__GIVEN TEXT__
━━━━━━━━

Ok so me and my ex have been having some issues for the last year just disagreements here and there no cheating. or anything like that but just some arguments etc. ( together for 5 years )

 

So a few weeks ago maybe a week or 2 before we break up i start seeing this random phone # on our cell bill, Up and down the bill lots of texts. I asked her and she said she wasnt sure cause all her #s are in the phone by name.

 

Anyhow i didn't pursue it.. I had an idea but didnt pursue it. So we get into a decent fight 100% on my part i got a little drunk and yelled at her. ( its happened before ) i dont drink much def not an alchaholic.

 

So the next day she tells me im done im moving back home. I told you if this happens again i would be moving home and you never believed me.

 

So we both have our email address's setup on our cell phones and they also come to the central computer in our house. Well while broken up we never changed that and she must of forgot it comes to the PC.

 

She sends a pic to this 201 # that says nice body with a pic of her at the beach .

 

The reply comes back and says from Brian xxx : Very Nice so i text her nice body?

 

Whos Brian? she says some guy hes just some guy.

 

So i cant resist and i say are you seeing him like wtf what do you mean some guy. Shes like kinda hes nice to me he says nice things to me he likes seeing me. ( all things she says i stopped doing ) I did get a little selfish just didnt realize it till now.

 

What would you think? She said she met him at her job ( shes a massouse ) he left his number at the front desk and she texted him when we started getting bad.

 

Now since i though she needed time I found out. She says i was gonna tell you if it turned into somethoing.

 

She says im sorry i dont want to hurt you im also scared to make the wrong decision. Take a chance with a new guy or throw away the last 5 years with you, your great family our place etc ( i own the condo but we were gonna get engaged soon )

━━━━━━━━

__WRITTEN REQUEST A__
Echo the rows verbatim, starting at the line containing "How far do the" and ending at the line containing "the car shadow at point 204,413 →", with both of those lines included.
These rows are unrelated to the forum post.

Dataset records:
━━━━━━━━

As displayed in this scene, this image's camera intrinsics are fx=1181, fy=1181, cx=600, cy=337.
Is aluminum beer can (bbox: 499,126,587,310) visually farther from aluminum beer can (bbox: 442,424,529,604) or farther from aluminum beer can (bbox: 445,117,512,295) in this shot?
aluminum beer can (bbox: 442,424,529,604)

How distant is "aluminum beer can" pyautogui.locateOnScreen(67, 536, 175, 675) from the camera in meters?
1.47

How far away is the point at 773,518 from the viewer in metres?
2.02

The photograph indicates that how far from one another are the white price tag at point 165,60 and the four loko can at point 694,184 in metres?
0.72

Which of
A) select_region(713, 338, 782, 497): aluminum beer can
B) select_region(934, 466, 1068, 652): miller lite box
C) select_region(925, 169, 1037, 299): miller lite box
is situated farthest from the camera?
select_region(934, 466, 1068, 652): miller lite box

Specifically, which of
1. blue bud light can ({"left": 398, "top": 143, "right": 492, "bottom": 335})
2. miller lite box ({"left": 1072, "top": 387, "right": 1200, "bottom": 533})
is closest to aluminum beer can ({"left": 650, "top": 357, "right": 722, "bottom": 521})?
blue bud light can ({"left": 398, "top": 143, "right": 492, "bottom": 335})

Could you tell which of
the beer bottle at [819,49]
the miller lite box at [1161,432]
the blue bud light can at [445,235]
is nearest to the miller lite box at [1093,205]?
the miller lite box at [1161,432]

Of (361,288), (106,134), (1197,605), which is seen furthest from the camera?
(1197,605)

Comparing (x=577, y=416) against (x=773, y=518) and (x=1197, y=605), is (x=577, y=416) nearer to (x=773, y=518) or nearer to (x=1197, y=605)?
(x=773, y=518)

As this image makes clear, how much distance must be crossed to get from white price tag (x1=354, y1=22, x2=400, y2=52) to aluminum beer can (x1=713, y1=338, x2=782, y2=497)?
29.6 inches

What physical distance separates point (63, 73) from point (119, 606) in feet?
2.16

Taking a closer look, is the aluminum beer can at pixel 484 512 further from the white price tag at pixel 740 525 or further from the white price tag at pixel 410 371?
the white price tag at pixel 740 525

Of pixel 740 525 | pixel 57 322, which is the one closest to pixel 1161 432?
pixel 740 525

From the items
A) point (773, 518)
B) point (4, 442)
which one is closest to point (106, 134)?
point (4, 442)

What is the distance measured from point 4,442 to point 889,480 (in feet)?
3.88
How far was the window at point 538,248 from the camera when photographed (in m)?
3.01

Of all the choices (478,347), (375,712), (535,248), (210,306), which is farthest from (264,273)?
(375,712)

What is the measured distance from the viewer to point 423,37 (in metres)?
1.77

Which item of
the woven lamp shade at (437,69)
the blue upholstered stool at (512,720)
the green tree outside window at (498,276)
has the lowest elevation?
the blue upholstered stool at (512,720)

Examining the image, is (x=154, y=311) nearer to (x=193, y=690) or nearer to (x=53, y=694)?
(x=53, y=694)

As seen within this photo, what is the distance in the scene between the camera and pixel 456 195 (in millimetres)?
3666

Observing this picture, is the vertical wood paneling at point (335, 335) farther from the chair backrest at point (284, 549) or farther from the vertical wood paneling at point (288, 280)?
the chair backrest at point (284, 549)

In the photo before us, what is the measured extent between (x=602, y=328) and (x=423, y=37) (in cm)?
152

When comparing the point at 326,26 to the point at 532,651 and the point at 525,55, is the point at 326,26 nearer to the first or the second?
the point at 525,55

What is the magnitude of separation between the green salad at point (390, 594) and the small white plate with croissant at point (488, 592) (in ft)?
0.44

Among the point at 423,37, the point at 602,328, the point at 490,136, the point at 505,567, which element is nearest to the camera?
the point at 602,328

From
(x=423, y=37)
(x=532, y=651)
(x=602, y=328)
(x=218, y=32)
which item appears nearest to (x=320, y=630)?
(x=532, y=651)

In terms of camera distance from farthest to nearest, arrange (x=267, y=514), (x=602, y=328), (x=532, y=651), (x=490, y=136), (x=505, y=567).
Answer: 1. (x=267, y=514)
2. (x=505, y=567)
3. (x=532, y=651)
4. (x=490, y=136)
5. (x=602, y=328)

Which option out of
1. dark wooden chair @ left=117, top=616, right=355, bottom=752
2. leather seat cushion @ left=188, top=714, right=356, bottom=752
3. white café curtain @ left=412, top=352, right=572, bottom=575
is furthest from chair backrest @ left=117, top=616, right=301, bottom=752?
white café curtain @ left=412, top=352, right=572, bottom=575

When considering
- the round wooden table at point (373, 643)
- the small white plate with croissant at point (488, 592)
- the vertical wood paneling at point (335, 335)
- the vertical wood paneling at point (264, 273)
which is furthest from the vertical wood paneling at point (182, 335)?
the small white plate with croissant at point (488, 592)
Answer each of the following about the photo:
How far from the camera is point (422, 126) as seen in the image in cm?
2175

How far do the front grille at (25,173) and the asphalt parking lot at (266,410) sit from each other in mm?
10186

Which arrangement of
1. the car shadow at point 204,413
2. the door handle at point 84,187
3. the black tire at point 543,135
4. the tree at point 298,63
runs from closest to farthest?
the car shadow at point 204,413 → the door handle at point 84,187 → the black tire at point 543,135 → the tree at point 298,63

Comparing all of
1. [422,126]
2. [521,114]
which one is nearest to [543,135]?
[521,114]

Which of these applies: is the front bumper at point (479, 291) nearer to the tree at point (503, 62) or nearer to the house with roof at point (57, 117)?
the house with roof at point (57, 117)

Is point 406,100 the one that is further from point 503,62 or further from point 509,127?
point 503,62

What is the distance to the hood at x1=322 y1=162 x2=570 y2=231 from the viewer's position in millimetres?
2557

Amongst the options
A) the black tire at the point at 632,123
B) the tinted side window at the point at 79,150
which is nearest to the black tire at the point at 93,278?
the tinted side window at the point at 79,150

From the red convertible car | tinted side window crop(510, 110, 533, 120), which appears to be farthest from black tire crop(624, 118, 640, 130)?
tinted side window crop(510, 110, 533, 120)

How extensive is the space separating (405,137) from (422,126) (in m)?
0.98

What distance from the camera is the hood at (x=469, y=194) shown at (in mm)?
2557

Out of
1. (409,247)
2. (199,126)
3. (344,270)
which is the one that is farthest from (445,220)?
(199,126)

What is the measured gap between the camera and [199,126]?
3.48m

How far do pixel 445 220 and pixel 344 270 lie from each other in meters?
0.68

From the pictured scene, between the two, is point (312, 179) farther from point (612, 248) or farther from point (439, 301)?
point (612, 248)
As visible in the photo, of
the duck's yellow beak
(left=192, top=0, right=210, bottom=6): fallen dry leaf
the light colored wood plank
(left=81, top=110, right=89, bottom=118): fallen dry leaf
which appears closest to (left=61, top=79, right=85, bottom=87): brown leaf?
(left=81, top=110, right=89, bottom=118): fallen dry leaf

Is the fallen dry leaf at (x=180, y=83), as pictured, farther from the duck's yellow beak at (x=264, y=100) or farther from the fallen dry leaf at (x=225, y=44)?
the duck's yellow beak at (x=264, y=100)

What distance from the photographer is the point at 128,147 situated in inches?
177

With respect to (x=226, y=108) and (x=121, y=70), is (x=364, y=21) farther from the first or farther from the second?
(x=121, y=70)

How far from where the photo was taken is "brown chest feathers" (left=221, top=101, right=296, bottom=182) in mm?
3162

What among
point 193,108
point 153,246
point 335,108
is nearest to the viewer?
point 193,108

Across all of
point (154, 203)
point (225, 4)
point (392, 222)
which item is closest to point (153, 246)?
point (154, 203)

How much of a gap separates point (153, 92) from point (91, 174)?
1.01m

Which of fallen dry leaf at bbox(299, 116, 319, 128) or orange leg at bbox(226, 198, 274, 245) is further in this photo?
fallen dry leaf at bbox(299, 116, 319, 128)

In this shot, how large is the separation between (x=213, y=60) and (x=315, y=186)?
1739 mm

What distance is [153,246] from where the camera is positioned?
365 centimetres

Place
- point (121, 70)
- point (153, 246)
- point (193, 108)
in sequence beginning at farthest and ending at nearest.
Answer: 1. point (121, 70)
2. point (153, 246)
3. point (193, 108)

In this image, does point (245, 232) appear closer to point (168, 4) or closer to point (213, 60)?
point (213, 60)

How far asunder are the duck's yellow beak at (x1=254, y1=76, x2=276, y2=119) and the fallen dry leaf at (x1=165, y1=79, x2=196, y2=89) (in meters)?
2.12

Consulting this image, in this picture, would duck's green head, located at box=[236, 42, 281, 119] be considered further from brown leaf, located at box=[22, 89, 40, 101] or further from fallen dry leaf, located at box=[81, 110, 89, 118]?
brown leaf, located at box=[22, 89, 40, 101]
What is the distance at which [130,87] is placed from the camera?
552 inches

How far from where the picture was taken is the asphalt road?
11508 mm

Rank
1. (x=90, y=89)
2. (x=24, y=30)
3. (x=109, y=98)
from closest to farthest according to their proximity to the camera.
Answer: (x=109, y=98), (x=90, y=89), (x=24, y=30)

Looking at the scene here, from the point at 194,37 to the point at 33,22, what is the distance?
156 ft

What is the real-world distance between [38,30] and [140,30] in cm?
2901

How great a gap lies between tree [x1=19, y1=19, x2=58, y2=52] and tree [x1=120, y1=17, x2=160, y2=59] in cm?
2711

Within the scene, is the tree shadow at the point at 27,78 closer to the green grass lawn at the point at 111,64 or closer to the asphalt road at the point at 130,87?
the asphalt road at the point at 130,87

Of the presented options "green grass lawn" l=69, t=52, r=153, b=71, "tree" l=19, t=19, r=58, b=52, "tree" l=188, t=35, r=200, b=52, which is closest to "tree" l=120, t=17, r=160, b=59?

━━━━━━━━

__WRITTEN REQUEST B__
Duplicate the forum post verbatim, starting at "The reply comes" and ending at "it till now.".

__RESPONSE A__
How far do the front grille at (25,173) and the asphalt parking lot at (266,410) sit from each other in mm?
10186

Which arrangement of
1. the car shadow at point 204,413
2. the door handle at point 84,187
3. the black tire at point 543,135
4. the tree at point 298,63
runs from closest to farthest?
the car shadow at point 204,413 → the door handle at point 84,187 → the black tire at point 543,135 → the tree at point 298,63

__RESPONSE B__
The reply comes back and says from Brian xxx : Very Nice so i text her nice body?

 

Whos Brian? she says some guy hes just some guy.

 

So i cant resist and i say are you seeing him like wtf what do you mean some guy. Shes like kinda hes nice to me he says nice things to me he likes seeing me. ( all things she says i stopped doing ) I did get a little selfish just didnt realize it till now.